**PROBLEM**
Express the material below as a JSON list of strings, one string per line and no blank lines, covering only the stretch from the line containing "At what distance from the" through the line containing "in the right".

**ENTRIES PROVIDED**

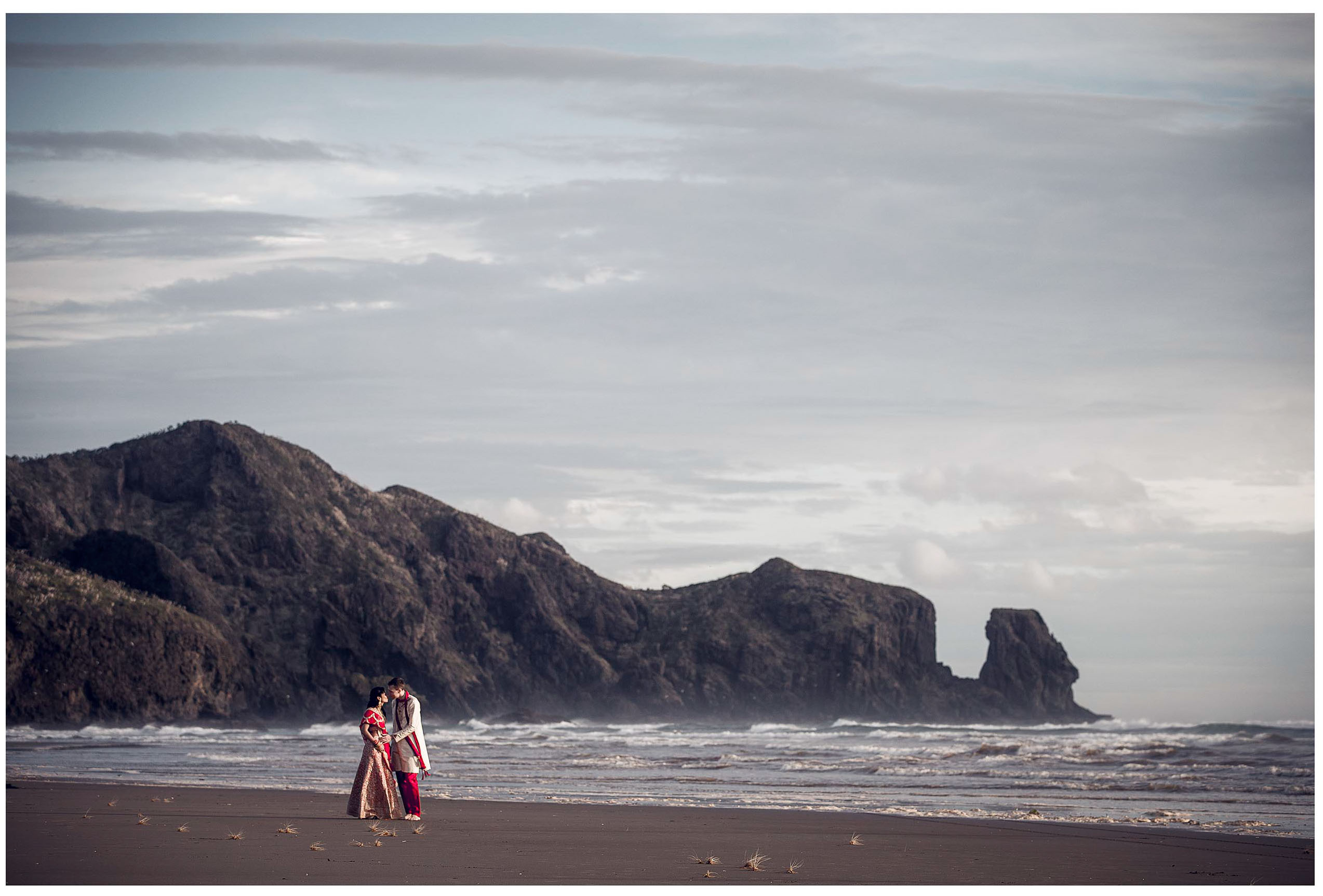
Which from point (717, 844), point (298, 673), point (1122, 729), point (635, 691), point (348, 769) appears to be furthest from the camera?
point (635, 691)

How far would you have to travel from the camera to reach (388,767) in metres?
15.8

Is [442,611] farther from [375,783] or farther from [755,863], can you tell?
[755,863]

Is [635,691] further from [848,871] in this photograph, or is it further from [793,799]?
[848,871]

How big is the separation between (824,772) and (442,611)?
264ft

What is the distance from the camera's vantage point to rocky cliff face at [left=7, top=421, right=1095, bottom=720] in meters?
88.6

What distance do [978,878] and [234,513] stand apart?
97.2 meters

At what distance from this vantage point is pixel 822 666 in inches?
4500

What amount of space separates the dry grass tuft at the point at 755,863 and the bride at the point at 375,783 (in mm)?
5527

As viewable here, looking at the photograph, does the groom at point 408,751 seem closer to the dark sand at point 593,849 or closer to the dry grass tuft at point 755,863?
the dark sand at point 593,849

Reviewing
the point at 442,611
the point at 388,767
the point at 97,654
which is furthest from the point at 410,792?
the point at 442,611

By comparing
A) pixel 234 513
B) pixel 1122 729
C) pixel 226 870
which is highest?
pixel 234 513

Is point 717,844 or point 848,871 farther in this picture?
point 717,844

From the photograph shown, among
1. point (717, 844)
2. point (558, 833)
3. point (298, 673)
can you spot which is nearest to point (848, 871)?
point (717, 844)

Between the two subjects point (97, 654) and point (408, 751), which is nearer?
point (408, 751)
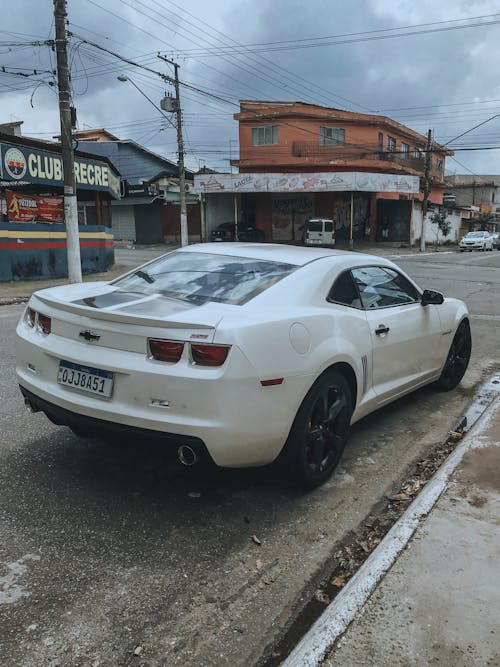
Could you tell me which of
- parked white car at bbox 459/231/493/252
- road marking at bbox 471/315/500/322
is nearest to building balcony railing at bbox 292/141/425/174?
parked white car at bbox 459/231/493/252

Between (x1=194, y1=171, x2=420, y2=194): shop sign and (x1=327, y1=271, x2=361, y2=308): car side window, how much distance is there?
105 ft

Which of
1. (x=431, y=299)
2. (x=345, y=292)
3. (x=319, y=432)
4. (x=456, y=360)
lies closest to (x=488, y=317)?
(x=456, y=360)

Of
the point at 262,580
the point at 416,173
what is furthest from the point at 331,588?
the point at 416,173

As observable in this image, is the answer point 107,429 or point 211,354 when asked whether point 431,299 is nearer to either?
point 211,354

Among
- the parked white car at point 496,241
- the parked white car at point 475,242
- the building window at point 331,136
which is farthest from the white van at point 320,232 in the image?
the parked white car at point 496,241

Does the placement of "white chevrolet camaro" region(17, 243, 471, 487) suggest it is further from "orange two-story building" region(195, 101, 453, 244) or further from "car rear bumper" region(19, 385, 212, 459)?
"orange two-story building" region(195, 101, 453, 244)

==

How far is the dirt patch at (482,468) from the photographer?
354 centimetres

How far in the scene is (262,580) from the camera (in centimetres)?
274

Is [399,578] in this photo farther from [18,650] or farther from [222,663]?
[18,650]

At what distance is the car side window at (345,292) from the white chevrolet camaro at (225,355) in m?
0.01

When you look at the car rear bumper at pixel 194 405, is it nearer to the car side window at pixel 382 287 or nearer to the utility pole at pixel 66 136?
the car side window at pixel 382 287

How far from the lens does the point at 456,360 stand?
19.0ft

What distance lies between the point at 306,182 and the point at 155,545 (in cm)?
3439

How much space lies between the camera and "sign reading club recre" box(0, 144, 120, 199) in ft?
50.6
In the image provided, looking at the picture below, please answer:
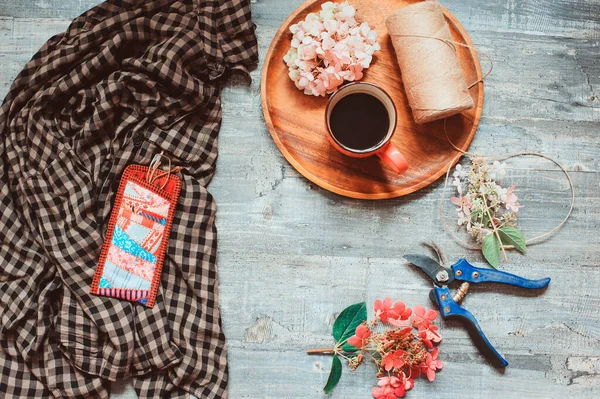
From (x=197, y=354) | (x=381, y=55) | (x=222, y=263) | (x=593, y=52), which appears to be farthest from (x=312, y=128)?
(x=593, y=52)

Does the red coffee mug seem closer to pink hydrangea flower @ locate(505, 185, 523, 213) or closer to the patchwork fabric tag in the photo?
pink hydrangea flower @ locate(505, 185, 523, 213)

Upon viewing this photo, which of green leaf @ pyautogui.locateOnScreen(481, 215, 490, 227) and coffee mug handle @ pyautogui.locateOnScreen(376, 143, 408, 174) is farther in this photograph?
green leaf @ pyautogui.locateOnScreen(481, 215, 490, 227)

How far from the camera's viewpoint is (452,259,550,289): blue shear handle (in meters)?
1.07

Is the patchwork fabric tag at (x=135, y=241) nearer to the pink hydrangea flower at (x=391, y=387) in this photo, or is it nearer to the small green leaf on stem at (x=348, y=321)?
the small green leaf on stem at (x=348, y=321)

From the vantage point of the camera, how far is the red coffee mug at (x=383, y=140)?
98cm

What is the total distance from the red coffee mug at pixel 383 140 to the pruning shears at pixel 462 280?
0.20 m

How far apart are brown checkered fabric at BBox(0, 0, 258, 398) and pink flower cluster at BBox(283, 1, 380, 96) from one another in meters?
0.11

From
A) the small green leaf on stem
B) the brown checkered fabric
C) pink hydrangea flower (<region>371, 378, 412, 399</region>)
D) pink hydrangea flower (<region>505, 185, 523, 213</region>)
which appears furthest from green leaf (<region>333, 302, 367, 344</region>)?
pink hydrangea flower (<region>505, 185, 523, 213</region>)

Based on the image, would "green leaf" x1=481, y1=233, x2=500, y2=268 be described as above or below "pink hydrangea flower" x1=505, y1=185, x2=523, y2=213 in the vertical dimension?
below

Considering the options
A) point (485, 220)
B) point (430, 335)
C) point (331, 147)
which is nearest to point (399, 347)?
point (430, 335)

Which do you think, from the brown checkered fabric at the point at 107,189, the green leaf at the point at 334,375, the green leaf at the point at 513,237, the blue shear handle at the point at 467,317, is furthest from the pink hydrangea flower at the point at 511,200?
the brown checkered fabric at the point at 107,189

* * *

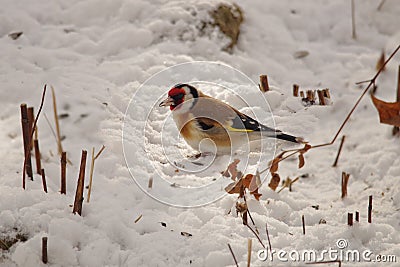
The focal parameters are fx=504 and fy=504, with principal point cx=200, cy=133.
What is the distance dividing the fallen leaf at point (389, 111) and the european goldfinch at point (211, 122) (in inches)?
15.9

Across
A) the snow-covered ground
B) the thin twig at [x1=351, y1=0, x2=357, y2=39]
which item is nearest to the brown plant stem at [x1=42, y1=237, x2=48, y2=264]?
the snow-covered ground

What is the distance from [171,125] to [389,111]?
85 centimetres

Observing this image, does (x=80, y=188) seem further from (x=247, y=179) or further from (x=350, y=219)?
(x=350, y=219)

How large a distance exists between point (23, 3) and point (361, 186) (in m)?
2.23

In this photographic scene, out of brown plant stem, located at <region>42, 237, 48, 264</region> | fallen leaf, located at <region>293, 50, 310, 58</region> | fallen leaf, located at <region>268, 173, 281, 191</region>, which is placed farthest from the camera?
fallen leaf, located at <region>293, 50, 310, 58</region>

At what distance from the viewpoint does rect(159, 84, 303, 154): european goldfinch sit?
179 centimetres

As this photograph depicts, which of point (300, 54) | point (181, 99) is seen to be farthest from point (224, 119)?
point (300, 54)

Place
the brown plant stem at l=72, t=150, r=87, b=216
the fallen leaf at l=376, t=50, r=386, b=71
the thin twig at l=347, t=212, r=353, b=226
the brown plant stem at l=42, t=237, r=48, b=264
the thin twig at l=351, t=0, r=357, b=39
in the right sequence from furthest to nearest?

**CORRECT ANSWER**
[
  "At what distance from the viewpoint does rect(159, 84, 303, 154): european goldfinch sit?",
  "179 centimetres",
  "As this photograph depicts, which of point (300, 54) | point (181, 99) is seen to be farthest from point (224, 119)?",
  "point (300, 54)",
  "Place",
  "the brown plant stem at l=72, t=150, r=87, b=216",
  "the fallen leaf at l=376, t=50, r=386, b=71",
  "the thin twig at l=347, t=212, r=353, b=226",
  "the brown plant stem at l=42, t=237, r=48, b=264",
  "the thin twig at l=351, t=0, r=357, b=39",
  "in the right sequence from furthest to nearest?"
]